## Trecho do texto
_ _ _ _
A história da saúde pública no Brasil é marcada por luta e resistência. Durante a ditadura, milhares de brasileiros morreram por falta de atendimento básico. Em 1970, a taxa oficial de mortalidade infantil era de 92,4 óbitos por mil nascidos vivos — 56 % a mais que em 1965 —, embora estimativas históricas sugerem que os números reais podem ter sido ainda mais altos (até 128 por mil) devido à subnotificação.
Foi graças à mobilização e à luta de mulheres organizadas, junto a médicos sanitaristas e estudantes de medicina, que nasceu o Sistema Único de Saúde (SUS), uma das maiores conquistas democráticas da sociedade brasileira.
Mas, desde os anos 1990, o SUS vem sendo atacado pelo avanço do neoliberalismo. O discurso da “eficiência” abriu caminho para a criação das Organizações Sociais de Saúde (OSS) e fundações privadas que se apresentam como “sem fins lucrativos”, mas operam contratos bilionários pagos com dinheiro público. Em São Paulo, cerca de 80% da rede já está nas mãos das OSS, que drenam recursos públicos para a iniciativa privada e impõem condições de trabalho cada vez mais precárias aos profissionais.
A pandemia deixou tudo mais evidente: grande parte dos trabalhadores recebeu dos planos de saúde privados serviços de baixa qualidade, alguns com indicação de medicamentos sem eficácia comprovada e até a famigerada frase “óbito também é baixa”. Os sistemas privados tratam seus clientes a partir de uma lógica puramente financeira, onde a planilha de custos vale mais que a vida humana. Enquanto isso, foram os servidores da saúde que, em meio ao caos, lutaram para desenvolver uma vacina e atender a população, muitas vezes arriscando a própria vida.
E, cada vez mais, essa mesma lógica de mercado se reproduz nas OSS, onde a eficiência é medida por métricas e metas que não consideram o cuidado humano. O resultado é duplamente perverso: trabalhadores da saúde, sem valorização adequada, adoecendo sob pressão, e a população sendo prejudicada por um atendimento desumanizado e precarizado.
_ _ _ _
## Registros fornecidos

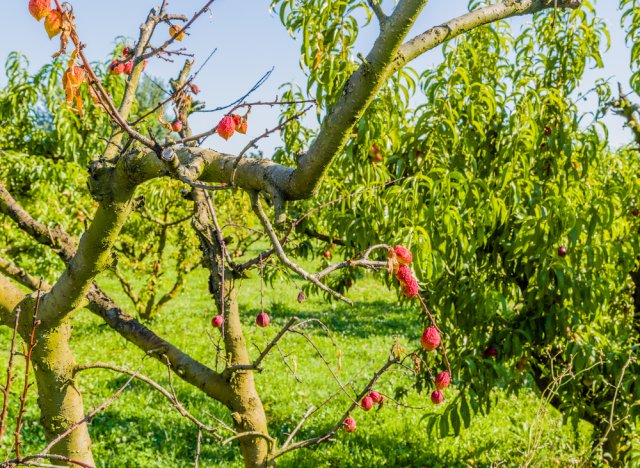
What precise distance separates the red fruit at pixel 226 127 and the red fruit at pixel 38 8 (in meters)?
0.43

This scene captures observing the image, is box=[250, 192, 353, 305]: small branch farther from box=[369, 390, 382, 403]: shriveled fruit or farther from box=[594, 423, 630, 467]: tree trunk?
box=[594, 423, 630, 467]: tree trunk

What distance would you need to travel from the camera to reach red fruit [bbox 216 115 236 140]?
1331mm

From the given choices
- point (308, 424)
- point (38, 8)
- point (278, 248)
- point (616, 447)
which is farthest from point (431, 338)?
point (308, 424)

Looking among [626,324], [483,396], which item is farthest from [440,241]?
[626,324]

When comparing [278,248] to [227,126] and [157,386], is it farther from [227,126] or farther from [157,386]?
[157,386]

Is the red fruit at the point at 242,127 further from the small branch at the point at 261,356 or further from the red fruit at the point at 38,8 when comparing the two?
the small branch at the point at 261,356

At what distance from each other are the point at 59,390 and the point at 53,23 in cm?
135

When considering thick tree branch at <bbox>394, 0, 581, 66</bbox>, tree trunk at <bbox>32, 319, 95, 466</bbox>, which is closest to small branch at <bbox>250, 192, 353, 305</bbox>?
thick tree branch at <bbox>394, 0, 581, 66</bbox>

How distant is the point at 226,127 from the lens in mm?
1337

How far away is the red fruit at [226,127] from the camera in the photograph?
4.37 feet

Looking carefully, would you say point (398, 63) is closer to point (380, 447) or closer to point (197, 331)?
point (380, 447)

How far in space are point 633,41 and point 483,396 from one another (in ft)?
6.97

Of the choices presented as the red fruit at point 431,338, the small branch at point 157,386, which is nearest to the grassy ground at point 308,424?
the small branch at point 157,386

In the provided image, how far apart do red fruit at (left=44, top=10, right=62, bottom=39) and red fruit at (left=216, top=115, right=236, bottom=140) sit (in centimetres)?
40
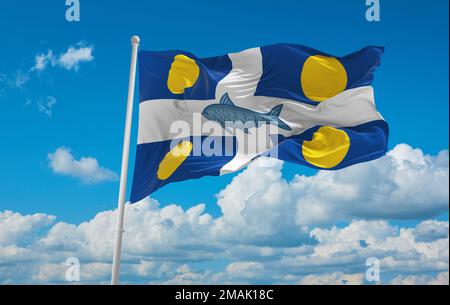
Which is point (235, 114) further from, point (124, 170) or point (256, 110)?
point (124, 170)

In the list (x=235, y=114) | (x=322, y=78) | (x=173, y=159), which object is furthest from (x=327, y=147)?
(x=173, y=159)

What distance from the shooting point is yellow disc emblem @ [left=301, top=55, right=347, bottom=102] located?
1832cm

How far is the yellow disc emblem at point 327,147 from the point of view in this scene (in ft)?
58.2

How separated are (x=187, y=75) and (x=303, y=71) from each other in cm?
356

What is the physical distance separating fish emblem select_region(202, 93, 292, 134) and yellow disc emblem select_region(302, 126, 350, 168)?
2.87 ft

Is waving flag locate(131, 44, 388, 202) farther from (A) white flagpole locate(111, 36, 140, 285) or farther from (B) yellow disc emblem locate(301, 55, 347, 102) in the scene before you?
(A) white flagpole locate(111, 36, 140, 285)

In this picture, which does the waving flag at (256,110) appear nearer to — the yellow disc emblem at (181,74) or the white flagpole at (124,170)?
the yellow disc emblem at (181,74)

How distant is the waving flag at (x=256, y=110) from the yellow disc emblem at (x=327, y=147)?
0.10ft

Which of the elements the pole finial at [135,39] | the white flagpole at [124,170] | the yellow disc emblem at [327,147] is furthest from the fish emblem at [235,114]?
the pole finial at [135,39]

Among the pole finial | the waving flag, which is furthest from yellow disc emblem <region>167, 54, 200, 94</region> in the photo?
the pole finial

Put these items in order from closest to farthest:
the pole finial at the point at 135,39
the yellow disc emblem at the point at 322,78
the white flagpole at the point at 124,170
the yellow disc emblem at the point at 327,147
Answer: the white flagpole at the point at 124,170 < the pole finial at the point at 135,39 < the yellow disc emblem at the point at 327,147 < the yellow disc emblem at the point at 322,78

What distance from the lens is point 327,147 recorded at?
58.7ft

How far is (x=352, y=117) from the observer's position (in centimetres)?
1831
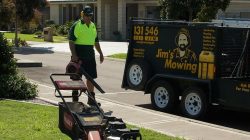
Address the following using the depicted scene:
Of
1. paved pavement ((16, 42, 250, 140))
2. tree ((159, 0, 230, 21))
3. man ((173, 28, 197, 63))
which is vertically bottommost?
paved pavement ((16, 42, 250, 140))

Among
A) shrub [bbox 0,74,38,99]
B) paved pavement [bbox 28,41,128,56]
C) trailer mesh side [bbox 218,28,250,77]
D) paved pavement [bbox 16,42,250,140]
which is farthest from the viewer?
paved pavement [bbox 28,41,128,56]

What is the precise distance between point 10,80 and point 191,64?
150 inches

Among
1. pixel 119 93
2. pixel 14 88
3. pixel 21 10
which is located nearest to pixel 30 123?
pixel 14 88

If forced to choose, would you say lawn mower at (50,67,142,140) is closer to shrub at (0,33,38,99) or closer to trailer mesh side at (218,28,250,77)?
trailer mesh side at (218,28,250,77)

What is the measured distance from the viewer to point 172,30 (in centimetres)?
1136

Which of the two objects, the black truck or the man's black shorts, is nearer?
the black truck

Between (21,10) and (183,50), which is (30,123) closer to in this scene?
(183,50)

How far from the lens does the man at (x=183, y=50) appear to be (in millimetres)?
10977

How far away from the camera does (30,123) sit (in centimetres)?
885

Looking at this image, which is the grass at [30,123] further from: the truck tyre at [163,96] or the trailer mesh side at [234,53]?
the trailer mesh side at [234,53]

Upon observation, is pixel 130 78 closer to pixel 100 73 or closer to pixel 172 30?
pixel 172 30

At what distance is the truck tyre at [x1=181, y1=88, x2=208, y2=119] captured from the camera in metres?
10.5

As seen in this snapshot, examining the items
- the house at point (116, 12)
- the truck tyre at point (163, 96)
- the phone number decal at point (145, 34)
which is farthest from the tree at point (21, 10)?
the truck tyre at point (163, 96)

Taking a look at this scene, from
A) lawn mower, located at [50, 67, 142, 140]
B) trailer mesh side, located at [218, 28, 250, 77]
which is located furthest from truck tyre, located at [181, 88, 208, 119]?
lawn mower, located at [50, 67, 142, 140]
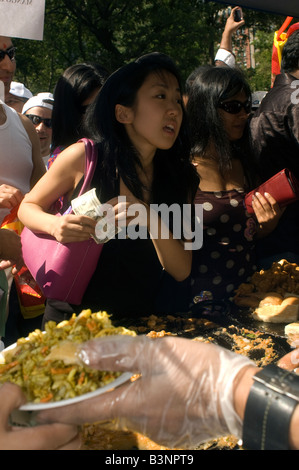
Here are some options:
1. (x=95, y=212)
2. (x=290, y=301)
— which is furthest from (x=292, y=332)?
(x=95, y=212)

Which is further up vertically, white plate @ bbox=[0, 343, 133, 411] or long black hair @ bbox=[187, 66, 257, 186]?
long black hair @ bbox=[187, 66, 257, 186]

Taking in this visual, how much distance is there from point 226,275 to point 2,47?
68.6 inches

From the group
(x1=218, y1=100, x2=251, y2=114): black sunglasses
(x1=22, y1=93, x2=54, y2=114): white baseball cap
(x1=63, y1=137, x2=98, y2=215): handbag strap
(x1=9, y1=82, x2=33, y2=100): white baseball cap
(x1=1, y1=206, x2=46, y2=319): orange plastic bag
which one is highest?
(x1=218, y1=100, x2=251, y2=114): black sunglasses

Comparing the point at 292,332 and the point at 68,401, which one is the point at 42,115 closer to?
the point at 292,332

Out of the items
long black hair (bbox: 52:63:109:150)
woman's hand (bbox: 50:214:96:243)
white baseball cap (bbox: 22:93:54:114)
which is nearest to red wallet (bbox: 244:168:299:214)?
woman's hand (bbox: 50:214:96:243)

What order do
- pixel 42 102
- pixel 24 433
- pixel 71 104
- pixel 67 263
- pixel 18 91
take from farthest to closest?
pixel 18 91, pixel 42 102, pixel 71 104, pixel 67 263, pixel 24 433

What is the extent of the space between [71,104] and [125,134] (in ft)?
2.47

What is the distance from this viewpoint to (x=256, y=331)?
2037 mm

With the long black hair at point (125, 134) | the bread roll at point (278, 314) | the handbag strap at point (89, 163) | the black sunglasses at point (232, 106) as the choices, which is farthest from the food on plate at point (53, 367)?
the black sunglasses at point (232, 106)

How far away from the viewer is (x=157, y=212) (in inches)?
85.8

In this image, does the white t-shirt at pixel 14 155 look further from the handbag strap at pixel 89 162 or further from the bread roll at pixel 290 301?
the bread roll at pixel 290 301

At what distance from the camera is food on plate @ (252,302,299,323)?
2.18m

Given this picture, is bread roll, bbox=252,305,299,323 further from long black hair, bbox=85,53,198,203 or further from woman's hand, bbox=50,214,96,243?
woman's hand, bbox=50,214,96,243

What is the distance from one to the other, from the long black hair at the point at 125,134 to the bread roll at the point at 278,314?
64cm
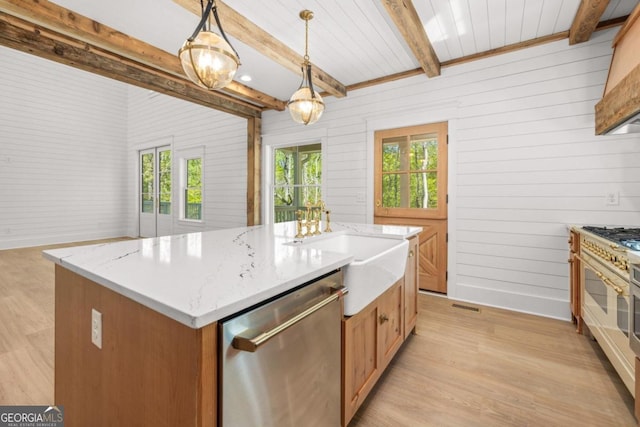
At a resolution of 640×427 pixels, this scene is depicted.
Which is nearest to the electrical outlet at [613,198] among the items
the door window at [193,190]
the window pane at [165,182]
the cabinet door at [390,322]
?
the cabinet door at [390,322]

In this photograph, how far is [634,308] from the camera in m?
1.47

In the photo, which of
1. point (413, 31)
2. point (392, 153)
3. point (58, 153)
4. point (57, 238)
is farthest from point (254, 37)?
point (57, 238)

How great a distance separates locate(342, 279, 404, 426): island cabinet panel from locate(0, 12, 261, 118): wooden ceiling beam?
378 centimetres

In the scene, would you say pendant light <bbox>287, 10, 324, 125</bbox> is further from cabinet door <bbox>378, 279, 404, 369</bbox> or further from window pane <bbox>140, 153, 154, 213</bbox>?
window pane <bbox>140, 153, 154, 213</bbox>

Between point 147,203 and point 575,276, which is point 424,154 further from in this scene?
point 147,203

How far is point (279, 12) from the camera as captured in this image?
2555mm

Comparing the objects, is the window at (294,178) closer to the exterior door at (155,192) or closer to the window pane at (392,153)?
the window pane at (392,153)

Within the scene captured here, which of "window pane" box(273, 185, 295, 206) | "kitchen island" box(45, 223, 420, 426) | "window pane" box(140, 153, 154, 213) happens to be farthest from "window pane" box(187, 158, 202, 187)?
"kitchen island" box(45, 223, 420, 426)

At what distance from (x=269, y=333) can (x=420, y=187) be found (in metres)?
3.28

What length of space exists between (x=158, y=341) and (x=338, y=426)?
947 millimetres

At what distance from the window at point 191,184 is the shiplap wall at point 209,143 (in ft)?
0.44

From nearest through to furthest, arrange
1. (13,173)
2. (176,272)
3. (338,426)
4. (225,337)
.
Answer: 1. (225,337)
2. (176,272)
3. (338,426)
4. (13,173)

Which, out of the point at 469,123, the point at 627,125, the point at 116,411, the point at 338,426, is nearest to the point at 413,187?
the point at 469,123

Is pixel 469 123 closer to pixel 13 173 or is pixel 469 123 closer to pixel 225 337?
pixel 225 337
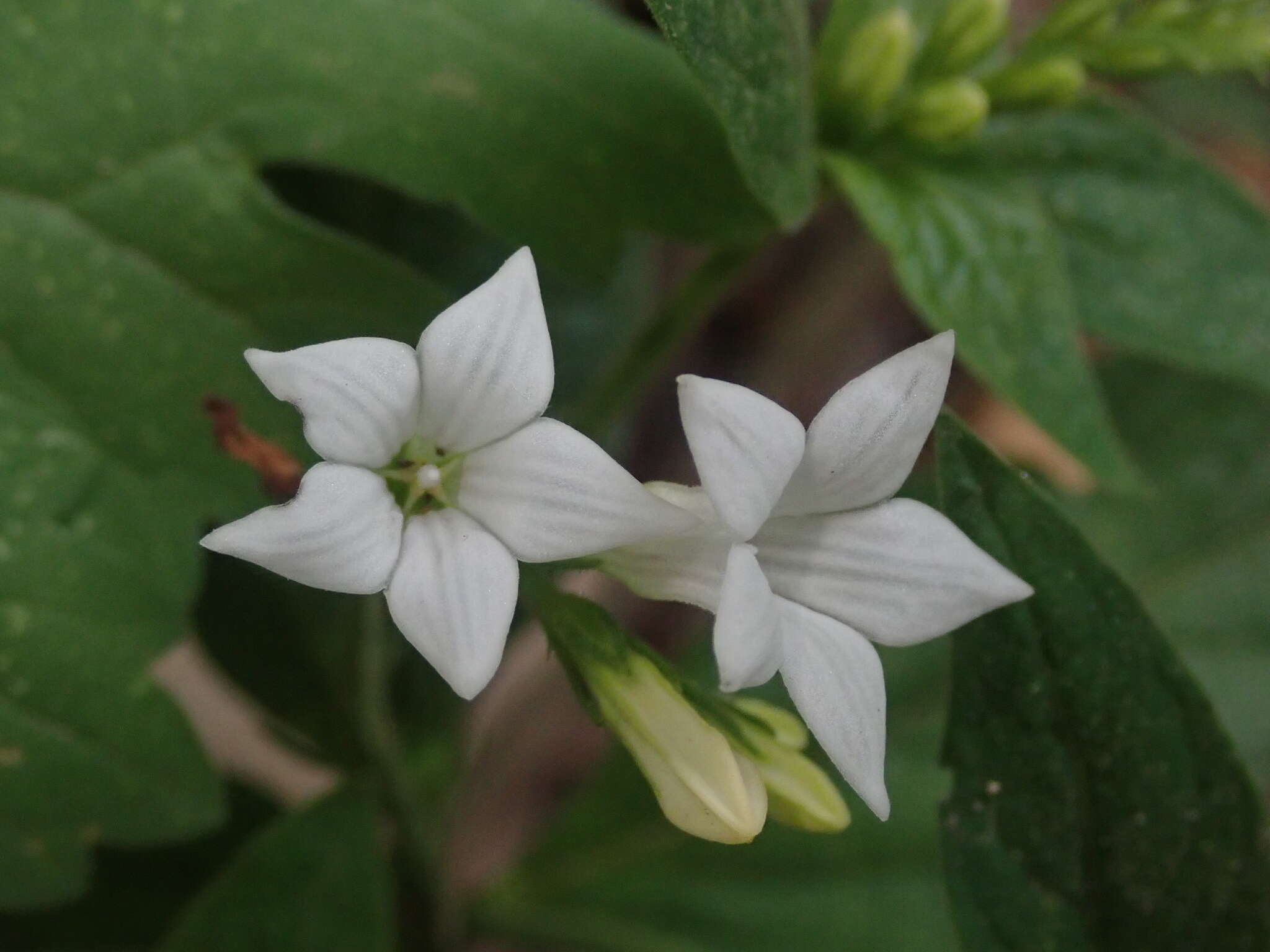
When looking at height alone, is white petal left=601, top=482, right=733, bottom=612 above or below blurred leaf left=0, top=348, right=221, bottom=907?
above

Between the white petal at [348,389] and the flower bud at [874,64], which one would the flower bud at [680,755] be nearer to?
the white petal at [348,389]

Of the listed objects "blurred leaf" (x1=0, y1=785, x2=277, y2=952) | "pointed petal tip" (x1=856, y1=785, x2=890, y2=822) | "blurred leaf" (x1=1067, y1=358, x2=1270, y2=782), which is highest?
"pointed petal tip" (x1=856, y1=785, x2=890, y2=822)

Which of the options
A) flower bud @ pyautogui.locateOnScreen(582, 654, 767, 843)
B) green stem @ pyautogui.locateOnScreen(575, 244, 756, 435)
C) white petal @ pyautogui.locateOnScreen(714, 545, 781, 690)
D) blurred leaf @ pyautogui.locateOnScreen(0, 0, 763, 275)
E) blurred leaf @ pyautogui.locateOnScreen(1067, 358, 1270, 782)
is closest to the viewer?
white petal @ pyautogui.locateOnScreen(714, 545, 781, 690)

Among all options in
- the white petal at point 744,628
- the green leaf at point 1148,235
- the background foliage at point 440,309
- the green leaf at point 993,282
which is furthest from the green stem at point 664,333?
the white petal at point 744,628

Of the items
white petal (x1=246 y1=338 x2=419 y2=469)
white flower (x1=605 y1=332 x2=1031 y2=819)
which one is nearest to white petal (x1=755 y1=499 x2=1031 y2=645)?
white flower (x1=605 y1=332 x2=1031 y2=819)

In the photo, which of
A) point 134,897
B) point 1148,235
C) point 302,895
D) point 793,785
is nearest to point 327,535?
point 793,785

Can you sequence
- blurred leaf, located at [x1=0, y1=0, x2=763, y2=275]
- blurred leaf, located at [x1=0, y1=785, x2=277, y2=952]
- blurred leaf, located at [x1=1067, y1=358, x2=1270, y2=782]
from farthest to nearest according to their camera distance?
blurred leaf, located at [x1=1067, y1=358, x2=1270, y2=782] → blurred leaf, located at [x1=0, y1=785, x2=277, y2=952] → blurred leaf, located at [x1=0, y1=0, x2=763, y2=275]

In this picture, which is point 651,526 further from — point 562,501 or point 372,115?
point 372,115

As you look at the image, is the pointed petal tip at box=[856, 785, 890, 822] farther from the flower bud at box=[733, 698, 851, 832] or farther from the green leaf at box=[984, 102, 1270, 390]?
the green leaf at box=[984, 102, 1270, 390]

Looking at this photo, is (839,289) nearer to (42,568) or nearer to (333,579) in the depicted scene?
(42,568)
_ _ _ _
## Lista de atividades
(A) Responda, com base no texto sobre a saúde pública no Brasil:
(i) Qual era a taxa oficial de mortalidade infantil em 1970?
(ii) Quem se mobilizou para que nascesse o Sistema Único de Saúde?
(iii) Que parcela da rede de saúde de São Paulo já está nas mãos das OSS?
(B) Prolongue o texto sobre a saúde pública no Brasil, começando logo após a última frase apresentada.

## Respostas por tarefa
(A)
(i) 92,4 óbitos por mil nascidos vivos.
(ii) Mulheres organizadas, junto a médicos sanitaristas e estudantes de medicina.
(iii) Cerca de 80%.

(B)
É nesse contexto que se insere a realidade de São Bernardo do Campo. A Fundação ABC, que administra boa parte da rede municipal, está sob investigação por suspeita de desvio de recursos em contratos com a prefeitura. A denúncia escancara aquilo que os trabalhadores e trabalhadoras da saúde já sentem na pele: o modelo terceirizado não garante eficiência, nem qualidade, nem transparência — apenas alimenta esquemas e corrói o fundo público.
Por isso, no dia 28 de agosto, o SindSaúde ABC realizou uma manifestação em São Bernardo do Campo. Desde a sua criação, o sindicato se consolidou como um dos pioneiros na organização por ramo, representando não apenas uma categoria isolada, mas diversas profissões da saúde que compartilham lutas e desafios. Os trabalhadores representados pelo sindicato incluem funcionários de: hospitais privados, hospitais filantrópicos e/ou fundações, clínicas médicas e odontológicas e casas de repouso.
Essa abrangência fortalece o poder de negociação coletiva em busca de melhores condições de trabalho e de atendimento à população. Importante esclarecer: o sindicato não representa os servidores públicos concursados da saúde, estes representados pelo Sindserv-SBC, mas sim os profissionais contratados via Fundação ABC e em outras frentes do ramo da saúde.
Se tivermos um sistema público de saúde de fato eficiente, os planos privados não terão como lucrar. É justamente por isso que a lógica é precarizar o SUS, desmontar o serviço público e abrir espaço para a mercantilização da vida. Temos que continuar resistindo, denunciando os desvios e defendendo o SUS 100% público, universal e estatal. Saúde não é mercadoria — é direito, é vida e só a luta justa e coletiva pode garantir sua preservação.